- _Source extract_:
* * * *
There is public information, and there is public information.
If someone makes publicly available data about sex offenders more readily accessible, that might help protect children. But it could also make it more difficult for offenders who have finished paying their debt to society to get on with their lives — theoretically increasing the risk that they will reoffend.
If the names and addresses of people who signed a petition in opposition to same-sex marriage are posted online, it may expose the tactics of anti-marriage activists who fooled people into thinking they were signing something else. But it could also expose sincere gay-marriage opponents to ridicule or worse for simply exercising their democratic rights.
It’s a discussion I’ve had with my students on several occasions, and now the dilemma has spread to guns. The Journal News, a Gannett paper that covers the affluent suburbs of Westchester County, N.Y., and beyond, has put together a map showing the names and addresses of people who hold permits for handguns, which it obtained through a Freedom of Information Act request.
* * * *
- _Work order_: In the commentary on public information, why could making sex offender data easier to access increase the risk that offenders reoffend? Explain in one to three sentences.

- _Data block_:
* * * *
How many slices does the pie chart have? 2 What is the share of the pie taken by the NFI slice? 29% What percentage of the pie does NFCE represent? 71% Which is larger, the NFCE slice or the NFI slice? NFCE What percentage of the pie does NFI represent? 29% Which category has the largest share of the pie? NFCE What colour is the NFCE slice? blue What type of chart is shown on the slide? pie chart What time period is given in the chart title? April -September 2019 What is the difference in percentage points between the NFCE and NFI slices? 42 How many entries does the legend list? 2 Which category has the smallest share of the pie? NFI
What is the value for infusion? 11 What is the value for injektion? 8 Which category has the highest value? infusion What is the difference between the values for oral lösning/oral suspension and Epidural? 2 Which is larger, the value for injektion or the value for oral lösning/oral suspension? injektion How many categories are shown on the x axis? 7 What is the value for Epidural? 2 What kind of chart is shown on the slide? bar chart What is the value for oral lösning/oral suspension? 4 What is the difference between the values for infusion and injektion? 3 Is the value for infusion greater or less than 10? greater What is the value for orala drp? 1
* * * *
- _Result_: It could make it harder for offenders who have finished paying their debt to society to get on with their lives. That difficulty could, in theory, raise the risk that they reoffend.